Brazil is where the sound and groove of this fusion samba tune comes from. Brazilian music has become a staple part of the jazz repetoire ever since the soft syncopated rhythms of Joao Gilberto, Antonio Carlos Jobim, Louis Bonfi, Stan Getz, and others burst onto the scene with the Bossa Nova in the late fifties and sixties. The latin rhythmic vocabulary continued to grow in jazz with the music of Chick Corea, Al DiMeola, Carlos Santana, and many more gifted artists. My own interest in the music of Brazil and South America grew, and this tune is a statement of my deep connection with Brazil, even if from a distance.

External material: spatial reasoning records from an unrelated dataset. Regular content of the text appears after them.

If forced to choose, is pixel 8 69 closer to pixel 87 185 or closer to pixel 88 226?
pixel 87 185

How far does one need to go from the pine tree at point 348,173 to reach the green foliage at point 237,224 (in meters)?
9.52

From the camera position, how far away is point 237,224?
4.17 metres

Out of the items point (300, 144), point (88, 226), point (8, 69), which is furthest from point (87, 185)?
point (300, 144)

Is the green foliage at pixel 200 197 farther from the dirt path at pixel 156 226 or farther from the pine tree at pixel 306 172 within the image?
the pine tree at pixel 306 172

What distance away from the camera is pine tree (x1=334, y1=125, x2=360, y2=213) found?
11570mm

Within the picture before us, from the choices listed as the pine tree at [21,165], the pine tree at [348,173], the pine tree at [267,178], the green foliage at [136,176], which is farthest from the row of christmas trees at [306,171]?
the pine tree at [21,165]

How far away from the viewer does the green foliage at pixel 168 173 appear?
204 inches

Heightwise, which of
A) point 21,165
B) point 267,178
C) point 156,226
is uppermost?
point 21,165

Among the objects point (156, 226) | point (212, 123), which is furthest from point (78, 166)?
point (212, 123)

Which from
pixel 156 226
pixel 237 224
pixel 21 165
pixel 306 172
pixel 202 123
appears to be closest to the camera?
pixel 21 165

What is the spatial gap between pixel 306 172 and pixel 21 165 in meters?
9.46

The song's title "Gone Today, Here Tomorrow" is indeed the reverse from the well known saying of "Here Today, Gone Tomorrow." I felt that the latter saying has a negative ring to it, in that good things in life are experienced only for a moment but inevitably disappear quickly. I'm too far along in life to pretend any naivete about the fleeting gifts we may receive during our days on this planet or the futility of trying to hang on to them or own them forever since life itself cannot last forever. So I wanted to give these words a more positive spin by implying that gifts not yet seen or experienced could easily appear at any moment. For me it expresses a sense of hope instead anticipating the loss of what we may have now.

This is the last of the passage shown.